What the task asks:
Quote, without any change, the line that contains "If the choices are" and all lines that follow it to the end of the data below.
[Start of Given records]
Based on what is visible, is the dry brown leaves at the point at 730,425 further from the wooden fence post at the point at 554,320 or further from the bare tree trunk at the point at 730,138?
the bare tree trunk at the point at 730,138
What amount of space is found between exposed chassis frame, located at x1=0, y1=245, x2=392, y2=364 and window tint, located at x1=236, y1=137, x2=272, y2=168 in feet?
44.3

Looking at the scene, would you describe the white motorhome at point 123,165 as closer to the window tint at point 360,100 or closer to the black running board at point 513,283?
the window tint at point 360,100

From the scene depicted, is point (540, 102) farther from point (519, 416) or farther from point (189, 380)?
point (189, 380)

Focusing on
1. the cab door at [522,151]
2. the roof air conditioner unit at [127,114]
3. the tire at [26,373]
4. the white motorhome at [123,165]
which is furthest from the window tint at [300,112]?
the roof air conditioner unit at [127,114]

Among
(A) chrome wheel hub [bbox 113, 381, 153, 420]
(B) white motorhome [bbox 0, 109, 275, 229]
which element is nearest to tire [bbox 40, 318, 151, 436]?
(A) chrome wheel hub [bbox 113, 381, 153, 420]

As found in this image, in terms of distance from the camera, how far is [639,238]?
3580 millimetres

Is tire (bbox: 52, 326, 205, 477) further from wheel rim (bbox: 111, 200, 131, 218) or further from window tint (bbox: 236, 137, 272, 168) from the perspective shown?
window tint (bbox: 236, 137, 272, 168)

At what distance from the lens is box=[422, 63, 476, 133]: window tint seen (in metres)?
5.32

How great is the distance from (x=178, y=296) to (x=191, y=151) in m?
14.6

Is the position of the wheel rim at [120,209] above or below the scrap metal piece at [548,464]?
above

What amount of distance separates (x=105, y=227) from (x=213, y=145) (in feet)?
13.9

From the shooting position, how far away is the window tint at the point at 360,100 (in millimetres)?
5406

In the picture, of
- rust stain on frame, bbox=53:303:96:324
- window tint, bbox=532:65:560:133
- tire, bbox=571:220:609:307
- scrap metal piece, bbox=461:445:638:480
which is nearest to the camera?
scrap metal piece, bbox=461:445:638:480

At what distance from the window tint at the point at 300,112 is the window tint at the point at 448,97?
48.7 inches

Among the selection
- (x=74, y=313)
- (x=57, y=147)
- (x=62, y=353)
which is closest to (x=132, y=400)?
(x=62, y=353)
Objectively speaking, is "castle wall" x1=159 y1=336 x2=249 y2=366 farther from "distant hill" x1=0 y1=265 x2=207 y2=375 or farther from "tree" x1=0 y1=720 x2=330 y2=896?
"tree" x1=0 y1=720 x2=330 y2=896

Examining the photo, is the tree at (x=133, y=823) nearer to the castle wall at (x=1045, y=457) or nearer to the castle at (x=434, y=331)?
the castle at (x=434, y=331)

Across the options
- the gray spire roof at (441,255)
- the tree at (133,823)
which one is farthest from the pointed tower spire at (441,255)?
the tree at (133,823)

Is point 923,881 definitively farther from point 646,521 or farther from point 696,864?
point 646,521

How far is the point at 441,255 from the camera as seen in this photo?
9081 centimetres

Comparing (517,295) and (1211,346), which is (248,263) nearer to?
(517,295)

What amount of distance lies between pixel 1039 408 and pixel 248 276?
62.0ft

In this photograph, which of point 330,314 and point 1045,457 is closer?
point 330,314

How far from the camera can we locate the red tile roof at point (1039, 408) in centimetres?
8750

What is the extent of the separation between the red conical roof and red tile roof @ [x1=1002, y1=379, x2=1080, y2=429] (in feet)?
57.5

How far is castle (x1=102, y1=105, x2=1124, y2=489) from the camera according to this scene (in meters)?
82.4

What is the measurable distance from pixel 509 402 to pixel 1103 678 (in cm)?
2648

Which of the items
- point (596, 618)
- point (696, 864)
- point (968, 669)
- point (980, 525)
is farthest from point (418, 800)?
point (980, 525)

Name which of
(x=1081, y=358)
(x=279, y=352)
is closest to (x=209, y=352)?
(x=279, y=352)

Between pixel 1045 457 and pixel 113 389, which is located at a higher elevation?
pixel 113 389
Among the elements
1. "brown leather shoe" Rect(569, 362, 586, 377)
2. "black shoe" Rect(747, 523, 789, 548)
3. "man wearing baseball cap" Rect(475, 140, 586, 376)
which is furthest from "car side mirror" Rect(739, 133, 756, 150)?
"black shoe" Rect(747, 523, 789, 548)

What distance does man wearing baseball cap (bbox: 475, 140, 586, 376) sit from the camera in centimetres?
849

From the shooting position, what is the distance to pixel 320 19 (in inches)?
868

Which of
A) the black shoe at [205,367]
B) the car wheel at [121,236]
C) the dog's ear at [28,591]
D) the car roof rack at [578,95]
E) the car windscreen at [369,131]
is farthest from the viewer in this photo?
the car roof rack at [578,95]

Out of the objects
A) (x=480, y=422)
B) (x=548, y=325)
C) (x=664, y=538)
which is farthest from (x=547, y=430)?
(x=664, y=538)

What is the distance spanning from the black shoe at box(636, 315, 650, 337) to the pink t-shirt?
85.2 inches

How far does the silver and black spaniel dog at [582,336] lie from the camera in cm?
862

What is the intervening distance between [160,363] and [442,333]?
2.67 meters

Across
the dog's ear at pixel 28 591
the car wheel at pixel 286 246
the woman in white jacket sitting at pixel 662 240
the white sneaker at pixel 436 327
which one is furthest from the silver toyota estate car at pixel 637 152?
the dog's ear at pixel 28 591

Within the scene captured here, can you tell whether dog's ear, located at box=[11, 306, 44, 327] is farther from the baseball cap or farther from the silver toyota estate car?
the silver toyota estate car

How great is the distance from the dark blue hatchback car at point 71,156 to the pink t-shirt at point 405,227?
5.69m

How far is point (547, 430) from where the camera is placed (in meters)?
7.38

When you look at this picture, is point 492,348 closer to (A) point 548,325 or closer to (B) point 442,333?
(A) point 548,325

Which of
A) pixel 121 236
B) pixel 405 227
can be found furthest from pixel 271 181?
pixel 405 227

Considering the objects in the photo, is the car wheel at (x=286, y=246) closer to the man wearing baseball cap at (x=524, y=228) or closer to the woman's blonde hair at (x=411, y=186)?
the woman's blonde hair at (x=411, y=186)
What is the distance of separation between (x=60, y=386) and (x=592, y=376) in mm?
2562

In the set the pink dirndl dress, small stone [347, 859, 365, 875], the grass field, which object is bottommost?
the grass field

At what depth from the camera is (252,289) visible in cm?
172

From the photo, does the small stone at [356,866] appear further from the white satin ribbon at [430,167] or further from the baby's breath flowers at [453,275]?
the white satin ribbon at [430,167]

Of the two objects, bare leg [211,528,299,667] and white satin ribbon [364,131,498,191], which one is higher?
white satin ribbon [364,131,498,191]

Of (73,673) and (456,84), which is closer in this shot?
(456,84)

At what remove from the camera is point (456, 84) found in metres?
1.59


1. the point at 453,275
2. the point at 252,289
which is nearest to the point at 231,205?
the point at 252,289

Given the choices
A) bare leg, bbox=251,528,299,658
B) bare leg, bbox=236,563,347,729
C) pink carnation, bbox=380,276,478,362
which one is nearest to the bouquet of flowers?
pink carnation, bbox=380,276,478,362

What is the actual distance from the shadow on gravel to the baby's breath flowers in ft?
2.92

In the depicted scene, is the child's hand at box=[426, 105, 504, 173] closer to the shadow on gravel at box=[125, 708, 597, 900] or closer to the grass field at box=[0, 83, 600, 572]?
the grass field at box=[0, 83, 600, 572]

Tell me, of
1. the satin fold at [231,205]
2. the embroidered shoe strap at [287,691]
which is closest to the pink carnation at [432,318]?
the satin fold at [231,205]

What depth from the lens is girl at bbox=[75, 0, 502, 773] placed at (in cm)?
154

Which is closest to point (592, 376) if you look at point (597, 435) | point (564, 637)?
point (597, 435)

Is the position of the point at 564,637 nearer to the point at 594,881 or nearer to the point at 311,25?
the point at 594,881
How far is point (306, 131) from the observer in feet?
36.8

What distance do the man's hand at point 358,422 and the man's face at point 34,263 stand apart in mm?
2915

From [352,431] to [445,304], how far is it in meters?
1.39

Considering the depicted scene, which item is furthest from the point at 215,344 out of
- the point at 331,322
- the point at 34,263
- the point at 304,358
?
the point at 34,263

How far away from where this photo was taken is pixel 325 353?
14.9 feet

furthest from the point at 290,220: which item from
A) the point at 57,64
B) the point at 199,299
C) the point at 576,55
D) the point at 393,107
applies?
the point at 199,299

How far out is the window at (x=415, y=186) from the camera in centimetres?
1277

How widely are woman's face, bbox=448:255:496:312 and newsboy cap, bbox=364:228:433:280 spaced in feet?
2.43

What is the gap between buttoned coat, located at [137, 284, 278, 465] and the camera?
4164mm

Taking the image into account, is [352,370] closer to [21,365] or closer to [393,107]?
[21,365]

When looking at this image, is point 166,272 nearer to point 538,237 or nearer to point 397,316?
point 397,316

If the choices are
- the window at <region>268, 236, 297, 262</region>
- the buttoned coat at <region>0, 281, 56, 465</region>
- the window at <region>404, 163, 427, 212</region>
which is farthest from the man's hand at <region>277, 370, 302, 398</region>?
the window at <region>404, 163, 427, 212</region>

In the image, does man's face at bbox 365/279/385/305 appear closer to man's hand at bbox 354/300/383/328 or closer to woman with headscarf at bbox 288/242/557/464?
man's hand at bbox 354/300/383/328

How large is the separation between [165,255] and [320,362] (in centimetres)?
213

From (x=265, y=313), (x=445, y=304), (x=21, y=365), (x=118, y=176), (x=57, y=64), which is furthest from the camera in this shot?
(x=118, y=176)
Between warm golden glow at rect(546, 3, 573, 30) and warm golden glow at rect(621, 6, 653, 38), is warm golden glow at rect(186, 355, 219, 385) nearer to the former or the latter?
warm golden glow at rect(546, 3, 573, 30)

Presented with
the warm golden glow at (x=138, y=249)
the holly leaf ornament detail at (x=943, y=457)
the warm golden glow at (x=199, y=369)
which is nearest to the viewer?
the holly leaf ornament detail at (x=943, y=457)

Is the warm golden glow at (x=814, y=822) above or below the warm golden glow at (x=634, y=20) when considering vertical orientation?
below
[End of Given records]
Final result:
If the choices are
- the window at <region>268, 236, 297, 262</region>
- the buttoned coat at <region>0, 281, 56, 465</region>
- the window at <region>404, 163, 427, 212</region>
which is farthest from the man's hand at <region>277, 370, 302, 398</region>?
the window at <region>404, 163, 427, 212</region>

In the image, does man's face at bbox 365/279/385/305 appear closer to man's hand at bbox 354/300/383/328 or closer to woman with headscarf at bbox 288/242/557/464?
man's hand at bbox 354/300/383/328

How large is the separation between [165,255] and [320,362] (in centimetres)?
213

From (x=265, y=313), (x=445, y=304), (x=21, y=365), (x=118, y=176), (x=57, y=64), which is furthest from the camera in this shot?
(x=118, y=176)
Between warm golden glow at rect(546, 3, 573, 30) and warm golden glow at rect(621, 6, 653, 38), is warm golden glow at rect(186, 355, 219, 385) nearer to the former or the latter?
warm golden glow at rect(546, 3, 573, 30)

Presented with
the warm golden glow at (x=138, y=249)
the holly leaf ornament detail at (x=943, y=457)
the warm golden glow at (x=199, y=369)
which is nearest to the viewer?
the holly leaf ornament detail at (x=943, y=457)

Is the warm golden glow at (x=814, y=822) above or below the warm golden glow at (x=634, y=20) when considering vertical orientation?
below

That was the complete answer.